> PAGE EXCERPT
────────────────────────────────────────
Search code examples
javastanford-nlptext-extraction

How to get NN andNNS from a text?


I want to get NN or NNS from a sample text as given within the script below. To this end, when I use the code below, the output is:

types
synchronization
phase
synchronization
-RSB-
synchronization
-LSB-
-RSB-
projection
synchronization

Here why am I getting [-RSB-] or [-LSB-]? Should I use a different pattern to get NN or NNS at the same time?

                atic = "So far, many different types of synchronization have been investigated, such as complete synchronization [8], generalized synchronization [9], phase synchronization [10], lag synchronization [11], projection synchronization [12, 13], and so forth.";

Reader reader = new StringReader(atic);
DocumentPreprocessor dp = new DocumentPreprocessor(reader);        
docs_terms_unq.put(rs.getString("u"), new ArrayList<String>());
docs_terms.put(rs.getString("u"), new ArrayList<String>());

for (List<HasWord> sentence : dp) {

List<TaggedWord> tagged = tagger.tagSentence(sentence);
GrammaticalStructure gs = parser.predict(tagged);


Tree x = parserr.parse(sentence); 
System.out.println(x);
TregexPattern NPpattern = TregexPattern.compile("@NN|NNS");
TregexMatcher matcher = NPpattern.matcher(x);


while (matcher.findNextMatchingNode()) {

Tree match = matcher.getMatch();
ArrayList hh = match.yield();    
Boolean b = false;

System.out.println(hh.toString());}

Solution

  • I do not know why those are coming up. But you will get more accurate POS tags if you use the part of speech tagger. I would suggest just looking directly at the Annotation. Here is some sample code.
────────────────────────────────────────
[Collected data entries]
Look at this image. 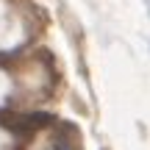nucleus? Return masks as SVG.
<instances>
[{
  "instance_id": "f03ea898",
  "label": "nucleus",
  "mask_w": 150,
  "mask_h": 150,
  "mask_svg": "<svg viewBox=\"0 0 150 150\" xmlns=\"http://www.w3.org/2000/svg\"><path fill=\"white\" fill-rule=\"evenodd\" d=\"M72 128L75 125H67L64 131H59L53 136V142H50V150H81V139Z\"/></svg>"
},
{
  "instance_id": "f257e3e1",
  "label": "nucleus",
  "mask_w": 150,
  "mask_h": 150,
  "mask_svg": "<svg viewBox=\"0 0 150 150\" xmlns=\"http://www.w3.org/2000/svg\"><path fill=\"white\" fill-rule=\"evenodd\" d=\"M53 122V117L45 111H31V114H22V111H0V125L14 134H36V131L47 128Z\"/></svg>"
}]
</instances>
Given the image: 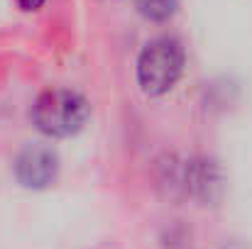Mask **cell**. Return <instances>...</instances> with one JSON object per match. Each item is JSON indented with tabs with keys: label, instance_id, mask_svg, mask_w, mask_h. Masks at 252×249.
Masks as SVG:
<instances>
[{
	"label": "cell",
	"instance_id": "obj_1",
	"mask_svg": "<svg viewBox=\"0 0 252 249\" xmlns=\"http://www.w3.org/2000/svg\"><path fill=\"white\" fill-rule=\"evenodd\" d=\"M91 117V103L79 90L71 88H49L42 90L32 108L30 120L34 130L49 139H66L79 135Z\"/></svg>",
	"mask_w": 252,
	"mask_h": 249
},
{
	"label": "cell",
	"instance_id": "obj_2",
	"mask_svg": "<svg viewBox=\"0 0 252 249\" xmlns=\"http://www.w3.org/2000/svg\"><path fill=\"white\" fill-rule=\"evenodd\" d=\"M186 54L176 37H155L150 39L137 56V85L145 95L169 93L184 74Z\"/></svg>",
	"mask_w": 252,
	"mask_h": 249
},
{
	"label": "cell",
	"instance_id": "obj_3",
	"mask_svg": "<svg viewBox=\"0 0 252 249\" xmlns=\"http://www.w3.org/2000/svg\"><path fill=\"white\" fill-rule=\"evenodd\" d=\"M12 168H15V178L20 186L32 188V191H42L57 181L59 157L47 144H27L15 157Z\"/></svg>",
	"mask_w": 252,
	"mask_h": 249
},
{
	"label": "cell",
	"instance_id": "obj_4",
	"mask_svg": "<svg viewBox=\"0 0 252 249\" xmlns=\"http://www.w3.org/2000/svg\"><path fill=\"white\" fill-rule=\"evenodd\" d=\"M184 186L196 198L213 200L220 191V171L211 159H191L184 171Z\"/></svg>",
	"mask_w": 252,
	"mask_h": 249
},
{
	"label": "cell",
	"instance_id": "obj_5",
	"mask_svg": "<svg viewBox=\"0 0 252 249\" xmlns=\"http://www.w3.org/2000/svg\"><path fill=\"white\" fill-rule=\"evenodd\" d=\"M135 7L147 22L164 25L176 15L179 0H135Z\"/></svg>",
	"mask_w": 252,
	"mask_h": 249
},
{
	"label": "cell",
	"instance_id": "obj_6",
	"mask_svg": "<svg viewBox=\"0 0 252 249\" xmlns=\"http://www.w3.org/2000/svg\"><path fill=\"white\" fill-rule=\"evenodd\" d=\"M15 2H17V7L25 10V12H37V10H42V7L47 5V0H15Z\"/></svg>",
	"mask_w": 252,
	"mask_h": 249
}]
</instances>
────────────────────────────────────────
> JOB
Answer these questions about the part-of-speech thread:
(a) What pattern string is passed to TregexPattern.compile in the code?
(b) Which two unexpected tokens does the asker ask about?
(c) According to the solution, what will give more accurate POS tags?

> THE SOLUTION
(a) "@NN|NNS"
(b) -RSB- and -LSB-
(c) Using the part of speech tagger